Nothing drives me more crazy than the wide-spread misunderstanding of the behavior patterns of Uncle Tom of Uncle Tom's Cabin. He generally gets used as a metaphor for kissing up to power on the part of those under some form of oppression which is completely, utterly incorrect.

Rather, Uncle Tom, in the novel Uncle Tom's Cabin, is the very model of Christian non-violent resistance to oppression. Tom refuses to punish other slaves when Legree tries to use him as an overseer. Tom exerts himself to try to help the other slaves on the Legree plantation at great cost to himself, by giving up some of his own share of food and water, and by supplying them with cotton he's picked himself to enable them to 'produce' enough in a day to avoid punishment. In the face of continued beatings for this, he persists in his behavior.

Eventually, two slaves escape, Emmaline and Cassie. Tom is willing to die rather than give up his knowledge of their plans, though he could have saved himself from punishment by doing so. In fact, he is beaten to death over the issue.

The simple fact of the matter is that Uncle Tom was intended by the author of the novel to be a symbol of Christian pacifistic resistance to evil. If Uncle Tom is a sell-out, so was every slave who failed to run away or rise up in revolt. He certainly put up more defiance than many of the slaves could muster themselves.

Uncle Tom did the right thing (as he saw it through his Christian faith), in defiance of what other people thought. He was certainly no Malcom X, but he wasn't a Sambo figure either.

Give the man some respect. He's a figure of passive resistance, not of selling out.

John Biles,
While I think your view of the character in Stowe's novel is reasonable, the term as Edward used it has been in common usage for a long time and now has very little to do with what the character of Uncle Tom actually did in the novel.
I recommend the wikipedia article about this.

Yes, I am aware of that, but it is based on a complete misreading of the novel and is as if people started saying 'baseball bats' when they mean 'potatos'.

It is common, but it is wrong.

Thanks for the feedback John. I'll search for another metaphor and let the character evolve (with your help, no doubt) into his rightful place in our culture and consciousness.

Any suggestions for replacements? That is, a term/metaphor to suggest cringing obsequiousness?

Edward: uh, the Democratic Party?

"There's no denying it: In my lifetime the quality of life for openly gay people has dramatically improved."

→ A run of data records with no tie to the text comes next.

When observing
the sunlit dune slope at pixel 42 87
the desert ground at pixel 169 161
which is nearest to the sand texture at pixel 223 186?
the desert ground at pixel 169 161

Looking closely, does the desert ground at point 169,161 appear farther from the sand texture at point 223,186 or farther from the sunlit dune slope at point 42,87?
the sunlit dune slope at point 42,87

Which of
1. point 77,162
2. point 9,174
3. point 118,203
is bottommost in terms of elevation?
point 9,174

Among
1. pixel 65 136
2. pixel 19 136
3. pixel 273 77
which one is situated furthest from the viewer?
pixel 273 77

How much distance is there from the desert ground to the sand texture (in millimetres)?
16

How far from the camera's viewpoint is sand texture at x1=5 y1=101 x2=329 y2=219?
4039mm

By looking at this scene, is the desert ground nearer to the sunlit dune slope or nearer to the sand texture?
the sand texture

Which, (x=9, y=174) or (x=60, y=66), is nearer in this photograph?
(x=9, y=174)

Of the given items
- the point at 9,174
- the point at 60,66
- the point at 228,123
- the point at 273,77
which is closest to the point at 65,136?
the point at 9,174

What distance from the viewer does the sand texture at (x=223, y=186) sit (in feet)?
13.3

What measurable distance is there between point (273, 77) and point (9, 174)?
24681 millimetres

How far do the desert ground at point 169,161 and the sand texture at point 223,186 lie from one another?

When you think about that it's just about 35 years from Stonewall, it's amazing how far Gay Rights has come. The success has been much faster than say, Civil Rights or Woman's Suffrage. I'd say Gay Rights has to be one of the most successful social movements in modern times.

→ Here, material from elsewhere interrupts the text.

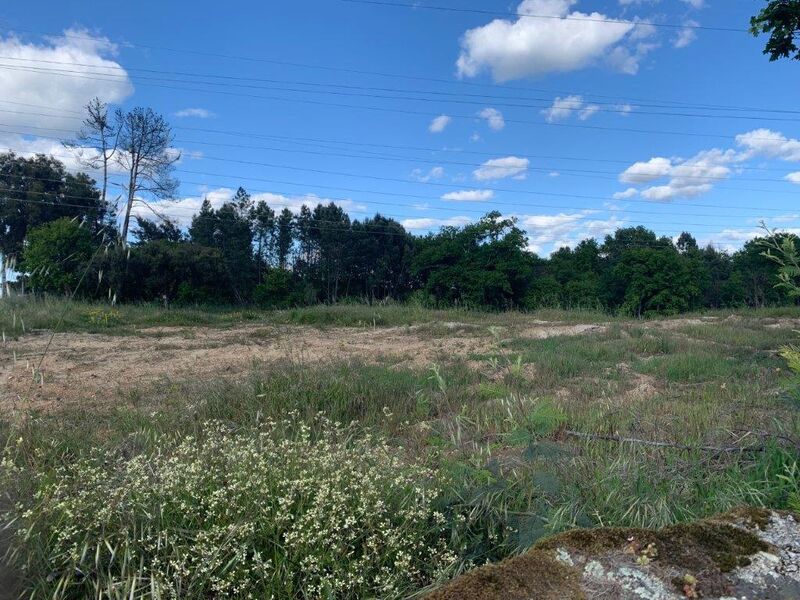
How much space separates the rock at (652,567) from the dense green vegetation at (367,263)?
1949 centimetres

Mind you, at a party last week where a woman who was the last person on earth to be a lesbian (we're talking an Erin Brockovich type here - big hair, had kids in her teens, etc.) turned up with her equally big-hair-with-dye-job femme partner, it still took me ten minutes to work out...."Ohhh...Adele's gay???"
It'd all be so much easier if one lesbian partner had to have a buzzcut and a leather jacket by statute. Goddamn it, why can't you gay people stick with the stereotypes?

Still got a ways to go in other places though; I remember reading in Moscow News in 1991 where a survey by a pressure group in Russia called the Committee on Sexual Minorities found that 10% of Russians believed that homosexuality should be legalized, 33% believed that there should be compulsory medical treatment, 30% believed in long prison sentences, and 27% believed in 'liquidation' [shudder]. I'd hope that attitudes have changed there, but one is starting from a low base.